Eicosapentaenoic acid monoglyceride resolves inflammation in an ex vivo model of human peripheral blood mononuclear cell

Phosphorylation and activation of p38 MAPK and NF kappa B pathways, along with the resulting overproduction of interleukin IL1-beta,IL-6, and tumor necrosis factor a (TNF alpha) is a hallmark of inflammatory disorders. Omega 3 polyunsaturated fatty acid (n-3 PUFA) supplementations are known to exert anti-inflammatory properties by reduction of keys cytokines and enzymes involved in inflammation. Here, we investigated the anti-inflammatory pathways and mediators modulated by eicosapentaenoic acid monoglyceride (MAG-EPA) on human peripheral blood mononuclear cells (PBMCs) from healthy donors and stimulated, ex vivo, with lipopolysaccharide (LPS).
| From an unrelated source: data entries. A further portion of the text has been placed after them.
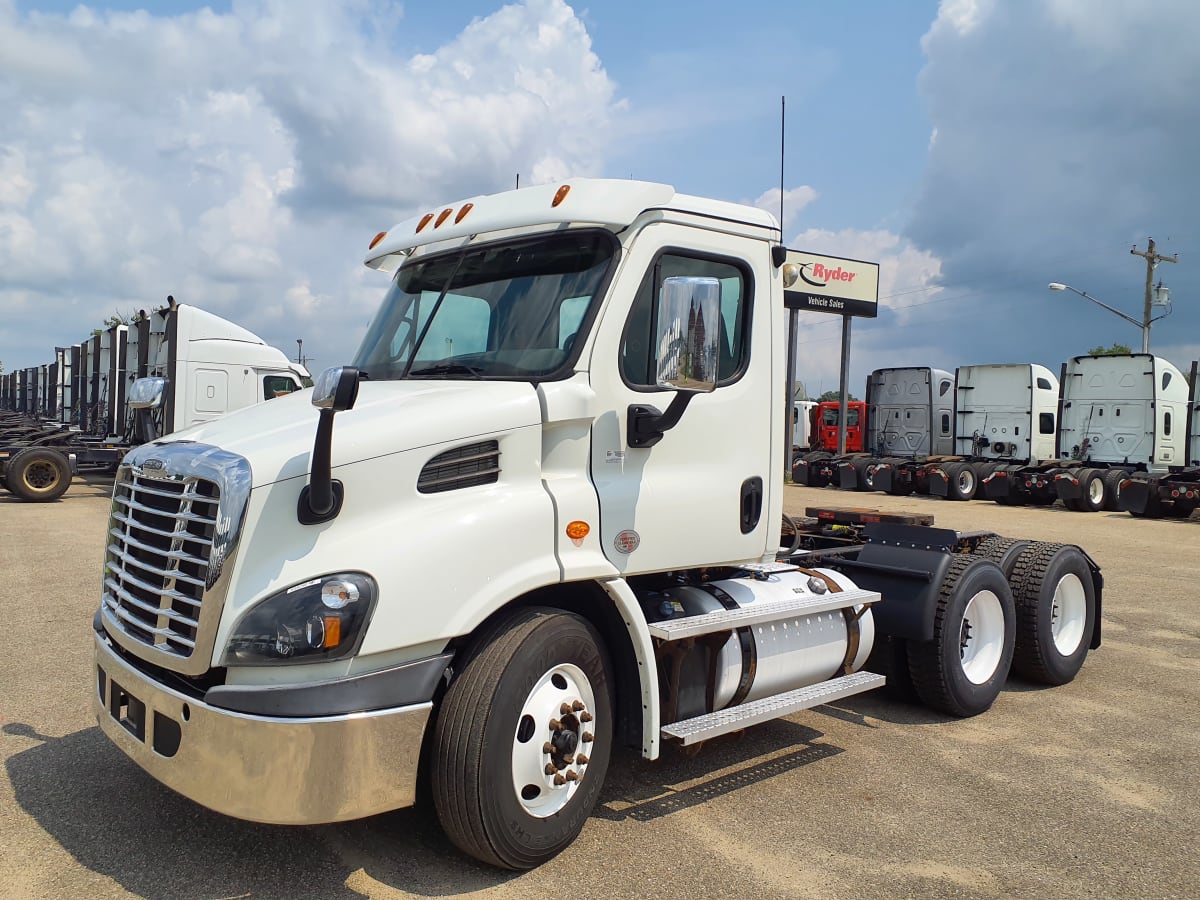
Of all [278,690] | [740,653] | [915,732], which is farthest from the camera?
[915,732]

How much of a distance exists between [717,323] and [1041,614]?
164 inches

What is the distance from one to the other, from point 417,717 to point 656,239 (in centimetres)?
232

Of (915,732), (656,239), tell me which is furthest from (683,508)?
(915,732)

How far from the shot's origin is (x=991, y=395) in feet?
85.4

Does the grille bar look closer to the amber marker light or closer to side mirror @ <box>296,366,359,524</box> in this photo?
side mirror @ <box>296,366,359,524</box>

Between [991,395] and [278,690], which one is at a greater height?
[991,395]

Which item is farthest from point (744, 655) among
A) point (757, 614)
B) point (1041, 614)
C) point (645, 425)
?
point (1041, 614)

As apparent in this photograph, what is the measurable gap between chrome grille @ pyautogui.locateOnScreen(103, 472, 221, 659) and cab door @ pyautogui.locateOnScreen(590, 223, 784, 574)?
5.14 ft

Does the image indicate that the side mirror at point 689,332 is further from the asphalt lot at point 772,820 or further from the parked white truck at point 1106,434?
the parked white truck at point 1106,434

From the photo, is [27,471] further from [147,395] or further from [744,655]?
[744,655]

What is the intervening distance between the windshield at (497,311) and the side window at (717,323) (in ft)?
0.75

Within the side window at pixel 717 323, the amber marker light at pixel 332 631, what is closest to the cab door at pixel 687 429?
the side window at pixel 717 323

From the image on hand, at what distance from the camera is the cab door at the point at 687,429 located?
4.12 m

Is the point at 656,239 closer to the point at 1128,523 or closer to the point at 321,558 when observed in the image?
the point at 321,558
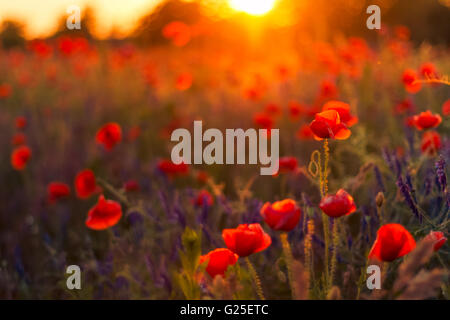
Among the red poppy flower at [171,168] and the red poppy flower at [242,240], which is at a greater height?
the red poppy flower at [171,168]

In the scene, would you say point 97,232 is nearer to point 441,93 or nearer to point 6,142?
point 6,142

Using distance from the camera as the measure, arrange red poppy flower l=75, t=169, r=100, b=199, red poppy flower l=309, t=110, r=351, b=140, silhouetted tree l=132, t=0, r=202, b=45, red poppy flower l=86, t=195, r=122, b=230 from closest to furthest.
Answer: red poppy flower l=309, t=110, r=351, b=140 → red poppy flower l=86, t=195, r=122, b=230 → red poppy flower l=75, t=169, r=100, b=199 → silhouetted tree l=132, t=0, r=202, b=45

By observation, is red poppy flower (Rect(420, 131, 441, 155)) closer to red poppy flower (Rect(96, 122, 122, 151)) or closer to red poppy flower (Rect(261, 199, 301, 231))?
red poppy flower (Rect(261, 199, 301, 231))

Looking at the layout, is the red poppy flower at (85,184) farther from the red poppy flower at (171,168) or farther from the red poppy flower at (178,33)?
the red poppy flower at (178,33)

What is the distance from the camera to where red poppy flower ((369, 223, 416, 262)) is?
0.86 m

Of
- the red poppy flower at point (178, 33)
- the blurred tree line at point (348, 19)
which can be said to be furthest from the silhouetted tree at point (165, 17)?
the red poppy flower at point (178, 33)

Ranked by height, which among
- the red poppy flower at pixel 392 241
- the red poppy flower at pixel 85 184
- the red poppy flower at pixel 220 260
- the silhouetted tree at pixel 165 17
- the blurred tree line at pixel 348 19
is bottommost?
the red poppy flower at pixel 220 260

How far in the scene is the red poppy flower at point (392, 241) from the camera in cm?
86

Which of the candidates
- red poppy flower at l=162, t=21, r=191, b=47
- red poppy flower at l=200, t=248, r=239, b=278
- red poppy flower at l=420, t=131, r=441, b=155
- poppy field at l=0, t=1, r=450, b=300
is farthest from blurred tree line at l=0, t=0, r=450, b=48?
red poppy flower at l=200, t=248, r=239, b=278

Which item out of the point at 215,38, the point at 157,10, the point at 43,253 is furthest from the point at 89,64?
the point at 157,10

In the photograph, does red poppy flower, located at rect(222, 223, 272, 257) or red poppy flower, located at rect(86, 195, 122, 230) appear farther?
red poppy flower, located at rect(86, 195, 122, 230)

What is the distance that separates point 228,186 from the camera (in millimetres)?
2619

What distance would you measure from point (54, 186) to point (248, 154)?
110 centimetres
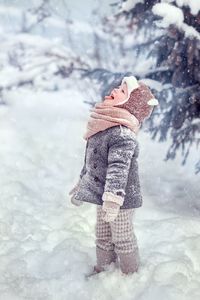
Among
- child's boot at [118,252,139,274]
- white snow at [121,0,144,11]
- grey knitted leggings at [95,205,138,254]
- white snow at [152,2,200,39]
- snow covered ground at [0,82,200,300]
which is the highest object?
white snow at [121,0,144,11]

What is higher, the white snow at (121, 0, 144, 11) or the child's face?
the white snow at (121, 0, 144, 11)

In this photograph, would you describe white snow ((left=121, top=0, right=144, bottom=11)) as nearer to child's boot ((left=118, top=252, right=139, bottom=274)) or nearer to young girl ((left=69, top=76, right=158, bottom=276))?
young girl ((left=69, top=76, right=158, bottom=276))

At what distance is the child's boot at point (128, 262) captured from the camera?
11.9ft

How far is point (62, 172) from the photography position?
686cm

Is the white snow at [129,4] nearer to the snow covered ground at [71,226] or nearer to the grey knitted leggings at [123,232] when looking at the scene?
the snow covered ground at [71,226]

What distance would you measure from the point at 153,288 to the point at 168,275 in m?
0.25

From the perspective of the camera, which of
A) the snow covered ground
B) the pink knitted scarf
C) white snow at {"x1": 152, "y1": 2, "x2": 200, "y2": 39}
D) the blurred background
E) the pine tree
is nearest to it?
the pink knitted scarf

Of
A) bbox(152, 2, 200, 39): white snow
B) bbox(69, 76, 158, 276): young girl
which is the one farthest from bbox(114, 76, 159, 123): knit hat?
bbox(152, 2, 200, 39): white snow

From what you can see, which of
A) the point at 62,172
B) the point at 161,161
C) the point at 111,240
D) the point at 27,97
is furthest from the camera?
the point at 27,97

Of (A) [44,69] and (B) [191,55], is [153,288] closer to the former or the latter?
(B) [191,55]

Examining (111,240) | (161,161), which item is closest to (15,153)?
(161,161)

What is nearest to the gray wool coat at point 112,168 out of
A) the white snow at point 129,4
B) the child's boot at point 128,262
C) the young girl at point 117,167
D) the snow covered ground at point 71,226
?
the young girl at point 117,167

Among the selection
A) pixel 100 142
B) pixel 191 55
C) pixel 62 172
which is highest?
pixel 191 55

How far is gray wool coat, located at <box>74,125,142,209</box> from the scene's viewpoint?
10.9 ft
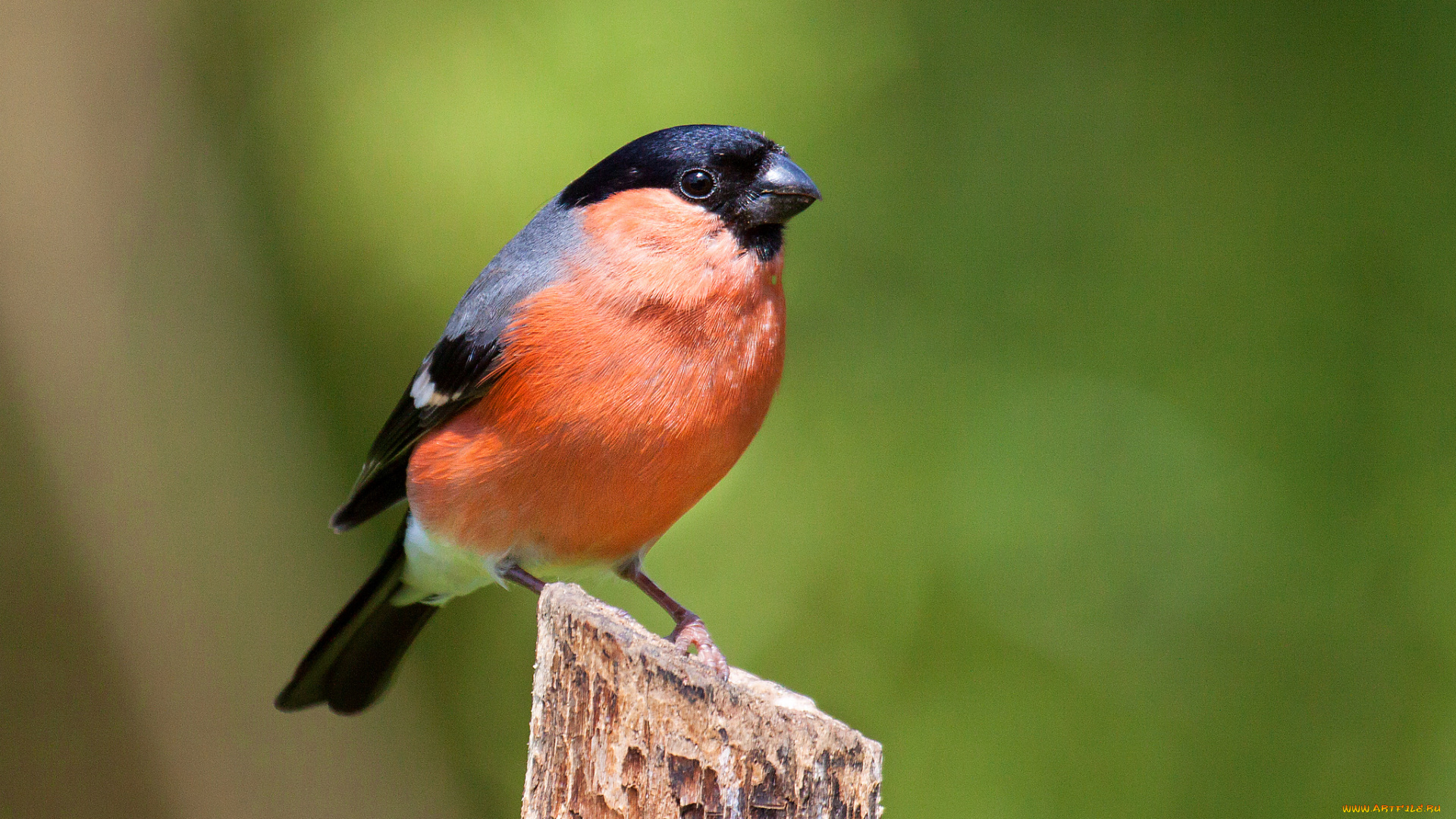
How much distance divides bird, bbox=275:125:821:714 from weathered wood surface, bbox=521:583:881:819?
65 centimetres

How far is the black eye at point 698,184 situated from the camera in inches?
111

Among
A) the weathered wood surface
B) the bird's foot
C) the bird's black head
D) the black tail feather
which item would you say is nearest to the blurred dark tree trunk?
the black tail feather

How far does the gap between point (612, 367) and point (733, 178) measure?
1.90 feet

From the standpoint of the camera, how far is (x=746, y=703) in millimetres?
1793

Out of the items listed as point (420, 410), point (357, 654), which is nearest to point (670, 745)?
point (420, 410)

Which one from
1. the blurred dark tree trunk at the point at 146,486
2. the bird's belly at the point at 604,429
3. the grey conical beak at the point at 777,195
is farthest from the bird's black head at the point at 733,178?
the blurred dark tree trunk at the point at 146,486

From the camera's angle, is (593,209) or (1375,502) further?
(1375,502)

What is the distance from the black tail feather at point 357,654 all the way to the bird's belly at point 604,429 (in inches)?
31.6

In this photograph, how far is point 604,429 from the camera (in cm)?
261

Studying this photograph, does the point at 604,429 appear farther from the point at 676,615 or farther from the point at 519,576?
the point at 676,615

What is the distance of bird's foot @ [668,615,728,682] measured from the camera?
264cm

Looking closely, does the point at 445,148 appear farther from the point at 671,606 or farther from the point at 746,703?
the point at 746,703

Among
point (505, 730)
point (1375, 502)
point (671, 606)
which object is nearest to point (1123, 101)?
point (1375, 502)

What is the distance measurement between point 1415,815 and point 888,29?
3.08 meters
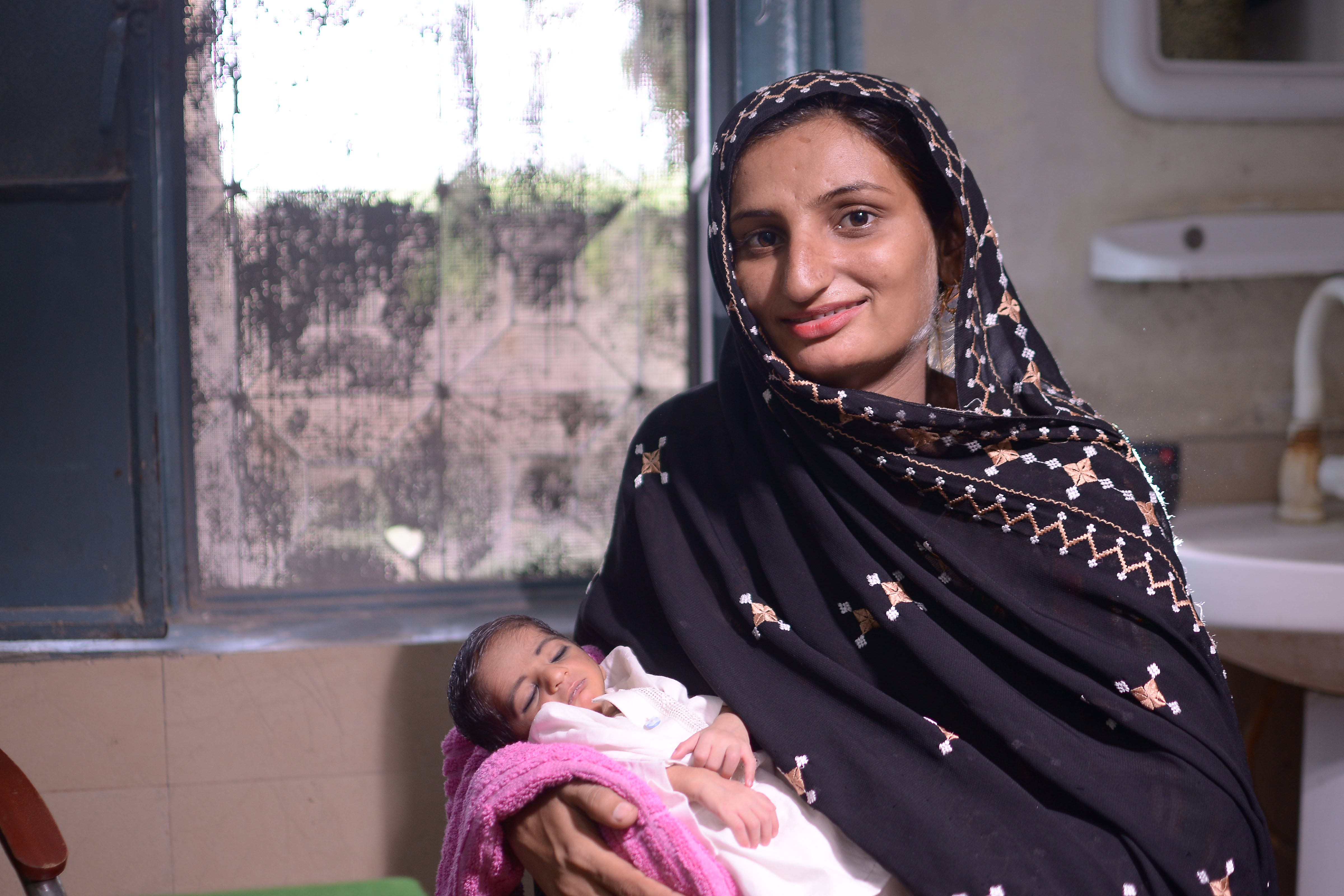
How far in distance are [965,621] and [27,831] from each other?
3.45 feet

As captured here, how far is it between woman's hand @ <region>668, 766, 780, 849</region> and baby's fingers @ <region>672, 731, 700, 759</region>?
24mm

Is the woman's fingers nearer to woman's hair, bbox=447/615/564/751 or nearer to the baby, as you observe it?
the baby

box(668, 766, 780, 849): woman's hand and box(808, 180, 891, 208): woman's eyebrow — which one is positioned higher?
box(808, 180, 891, 208): woman's eyebrow

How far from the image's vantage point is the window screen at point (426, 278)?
1.60 metres

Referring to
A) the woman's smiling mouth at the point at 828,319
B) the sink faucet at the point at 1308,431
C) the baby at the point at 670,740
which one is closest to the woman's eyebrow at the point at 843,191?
the woman's smiling mouth at the point at 828,319

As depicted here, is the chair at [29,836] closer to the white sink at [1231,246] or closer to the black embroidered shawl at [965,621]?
the black embroidered shawl at [965,621]

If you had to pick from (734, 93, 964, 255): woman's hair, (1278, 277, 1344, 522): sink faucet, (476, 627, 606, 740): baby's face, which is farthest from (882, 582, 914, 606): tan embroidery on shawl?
(1278, 277, 1344, 522): sink faucet

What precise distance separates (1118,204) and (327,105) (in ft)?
4.91

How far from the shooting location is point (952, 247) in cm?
104

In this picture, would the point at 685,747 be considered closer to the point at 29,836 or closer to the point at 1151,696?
the point at 1151,696

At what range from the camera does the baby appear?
2.68 ft

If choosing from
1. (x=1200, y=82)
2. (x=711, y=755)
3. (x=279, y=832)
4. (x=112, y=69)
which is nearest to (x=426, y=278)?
(x=112, y=69)

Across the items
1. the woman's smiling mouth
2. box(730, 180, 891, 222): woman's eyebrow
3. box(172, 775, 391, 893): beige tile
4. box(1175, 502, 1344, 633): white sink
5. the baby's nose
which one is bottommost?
box(172, 775, 391, 893): beige tile

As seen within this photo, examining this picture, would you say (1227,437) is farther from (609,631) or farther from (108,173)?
(108,173)
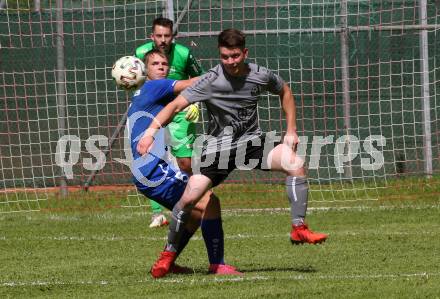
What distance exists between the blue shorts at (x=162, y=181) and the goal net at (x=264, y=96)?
21.6ft

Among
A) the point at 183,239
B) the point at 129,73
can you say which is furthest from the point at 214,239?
the point at 129,73

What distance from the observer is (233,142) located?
27.9 ft

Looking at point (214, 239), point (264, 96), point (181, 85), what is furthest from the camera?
point (264, 96)

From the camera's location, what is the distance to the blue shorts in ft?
28.5

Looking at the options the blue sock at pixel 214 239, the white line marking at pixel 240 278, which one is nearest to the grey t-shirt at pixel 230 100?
the blue sock at pixel 214 239

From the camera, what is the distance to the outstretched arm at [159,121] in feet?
26.6

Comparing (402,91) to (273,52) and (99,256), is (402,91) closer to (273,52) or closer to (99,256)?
(273,52)

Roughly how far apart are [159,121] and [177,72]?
3970 mm

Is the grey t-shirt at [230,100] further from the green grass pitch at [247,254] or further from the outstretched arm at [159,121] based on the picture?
the green grass pitch at [247,254]

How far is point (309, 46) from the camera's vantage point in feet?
51.8

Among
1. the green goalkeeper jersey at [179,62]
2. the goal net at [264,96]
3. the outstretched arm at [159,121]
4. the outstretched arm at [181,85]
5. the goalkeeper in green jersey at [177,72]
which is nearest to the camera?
the outstretched arm at [159,121]

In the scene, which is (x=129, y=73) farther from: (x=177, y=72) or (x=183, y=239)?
(x=177, y=72)

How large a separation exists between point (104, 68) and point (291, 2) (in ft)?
9.09

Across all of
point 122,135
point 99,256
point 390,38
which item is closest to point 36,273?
point 99,256
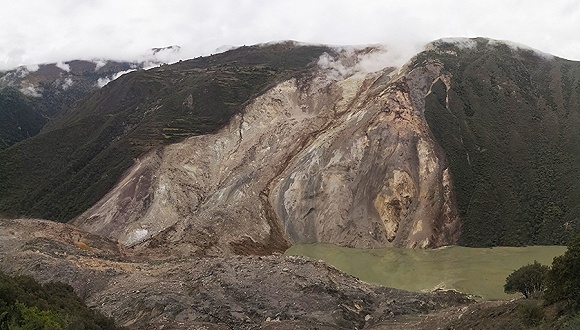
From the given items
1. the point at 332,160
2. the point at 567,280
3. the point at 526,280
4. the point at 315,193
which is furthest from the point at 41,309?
the point at 332,160

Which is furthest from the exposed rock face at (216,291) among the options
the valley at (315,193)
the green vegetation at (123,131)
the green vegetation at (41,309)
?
the green vegetation at (123,131)

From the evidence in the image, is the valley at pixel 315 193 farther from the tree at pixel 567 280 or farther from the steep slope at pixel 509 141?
the tree at pixel 567 280

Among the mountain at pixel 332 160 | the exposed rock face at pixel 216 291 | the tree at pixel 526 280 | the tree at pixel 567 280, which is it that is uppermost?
the mountain at pixel 332 160

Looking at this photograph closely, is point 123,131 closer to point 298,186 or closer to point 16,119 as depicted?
point 298,186

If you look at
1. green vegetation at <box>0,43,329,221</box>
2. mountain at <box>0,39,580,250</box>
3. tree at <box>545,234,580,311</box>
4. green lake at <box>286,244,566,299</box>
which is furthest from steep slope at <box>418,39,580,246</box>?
tree at <box>545,234,580,311</box>

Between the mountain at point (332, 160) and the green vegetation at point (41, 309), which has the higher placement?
the mountain at point (332, 160)

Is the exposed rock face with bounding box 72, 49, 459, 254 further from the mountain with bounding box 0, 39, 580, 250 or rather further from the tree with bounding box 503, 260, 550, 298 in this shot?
the tree with bounding box 503, 260, 550, 298
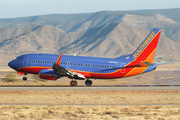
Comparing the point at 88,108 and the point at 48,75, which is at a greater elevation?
the point at 48,75

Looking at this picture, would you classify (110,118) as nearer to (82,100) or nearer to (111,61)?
(82,100)

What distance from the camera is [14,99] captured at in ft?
111

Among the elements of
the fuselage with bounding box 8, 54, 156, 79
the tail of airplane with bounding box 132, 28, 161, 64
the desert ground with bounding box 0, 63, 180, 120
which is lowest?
the desert ground with bounding box 0, 63, 180, 120

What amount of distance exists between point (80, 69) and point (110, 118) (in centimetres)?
2577

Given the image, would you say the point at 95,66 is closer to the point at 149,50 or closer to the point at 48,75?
the point at 48,75

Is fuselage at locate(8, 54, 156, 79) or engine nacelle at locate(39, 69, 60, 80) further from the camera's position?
fuselage at locate(8, 54, 156, 79)

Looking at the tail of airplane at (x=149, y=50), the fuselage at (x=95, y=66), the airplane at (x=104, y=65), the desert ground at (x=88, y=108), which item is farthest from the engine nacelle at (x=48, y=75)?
the tail of airplane at (x=149, y=50)

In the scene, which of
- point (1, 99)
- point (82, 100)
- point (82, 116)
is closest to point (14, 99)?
point (1, 99)

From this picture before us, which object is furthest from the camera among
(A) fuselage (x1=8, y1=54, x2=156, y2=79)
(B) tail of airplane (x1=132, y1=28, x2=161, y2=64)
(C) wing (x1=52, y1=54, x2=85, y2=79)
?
(A) fuselage (x1=8, y1=54, x2=156, y2=79)

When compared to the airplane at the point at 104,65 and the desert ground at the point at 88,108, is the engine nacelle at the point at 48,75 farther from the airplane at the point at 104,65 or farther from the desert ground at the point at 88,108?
the desert ground at the point at 88,108

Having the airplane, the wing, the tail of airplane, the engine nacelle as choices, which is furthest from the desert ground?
the tail of airplane

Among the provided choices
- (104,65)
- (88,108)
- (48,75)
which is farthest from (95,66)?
(88,108)

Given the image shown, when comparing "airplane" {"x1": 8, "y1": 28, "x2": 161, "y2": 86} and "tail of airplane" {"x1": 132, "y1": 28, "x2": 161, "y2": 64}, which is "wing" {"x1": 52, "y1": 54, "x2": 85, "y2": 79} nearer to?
"airplane" {"x1": 8, "y1": 28, "x2": 161, "y2": 86}

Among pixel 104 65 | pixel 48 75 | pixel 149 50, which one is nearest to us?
pixel 149 50
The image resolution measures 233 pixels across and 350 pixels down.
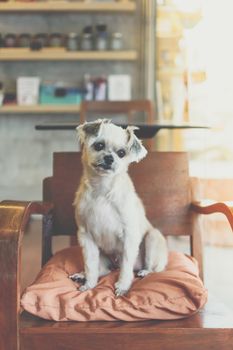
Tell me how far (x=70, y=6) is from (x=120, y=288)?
3.17 metres

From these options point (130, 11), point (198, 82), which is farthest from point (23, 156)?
point (198, 82)

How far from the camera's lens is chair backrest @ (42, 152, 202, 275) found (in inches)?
69.6

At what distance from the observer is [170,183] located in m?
1.78

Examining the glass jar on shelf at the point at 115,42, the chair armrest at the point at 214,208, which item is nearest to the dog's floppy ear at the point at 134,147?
the chair armrest at the point at 214,208

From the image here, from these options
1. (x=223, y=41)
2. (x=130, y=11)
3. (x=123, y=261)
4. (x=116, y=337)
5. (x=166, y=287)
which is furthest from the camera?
(x=130, y=11)

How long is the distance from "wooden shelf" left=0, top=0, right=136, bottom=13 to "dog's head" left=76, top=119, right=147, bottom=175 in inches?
111

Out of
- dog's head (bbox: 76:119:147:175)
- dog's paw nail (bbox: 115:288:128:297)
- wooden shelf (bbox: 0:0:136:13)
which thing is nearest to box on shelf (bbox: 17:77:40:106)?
wooden shelf (bbox: 0:0:136:13)

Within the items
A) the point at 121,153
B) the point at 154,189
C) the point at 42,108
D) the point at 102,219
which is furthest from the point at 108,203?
the point at 42,108

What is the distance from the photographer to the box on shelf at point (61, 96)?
4098 mm

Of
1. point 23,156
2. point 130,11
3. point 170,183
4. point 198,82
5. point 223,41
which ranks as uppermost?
point 130,11

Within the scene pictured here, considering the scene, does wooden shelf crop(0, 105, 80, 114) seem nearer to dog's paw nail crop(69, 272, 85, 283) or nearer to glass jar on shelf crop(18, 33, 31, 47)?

LPS stimulation increased p38 MAPK and NF kappa B phosphorylation, which was abolished by MAG-EPA treatments. Concomitantly, MAG-EPA also abolished LPS-induced inflammation in PBMCs by reducing IL-1 beta, IL-6, and TNFa cytokines at protein and transcript levels. Moreover, MAG-EPA decreased the levels of HIFl alpha in LPS-induced human PBMCs. Results also revealed a decreased of pro inflammatory enzymes such as Cyclooxygenase-2 (COX 2) and 5-lipoxygenase (5-LOX) in LPS-induced PBMCs. Altogether, the present data suggest that MAG-EPA, represents a new potential therapeutic strategy for resolving inflammation in inflammatory disorders including autoimmune diseases, allergies, asthma, arthritis and cancer.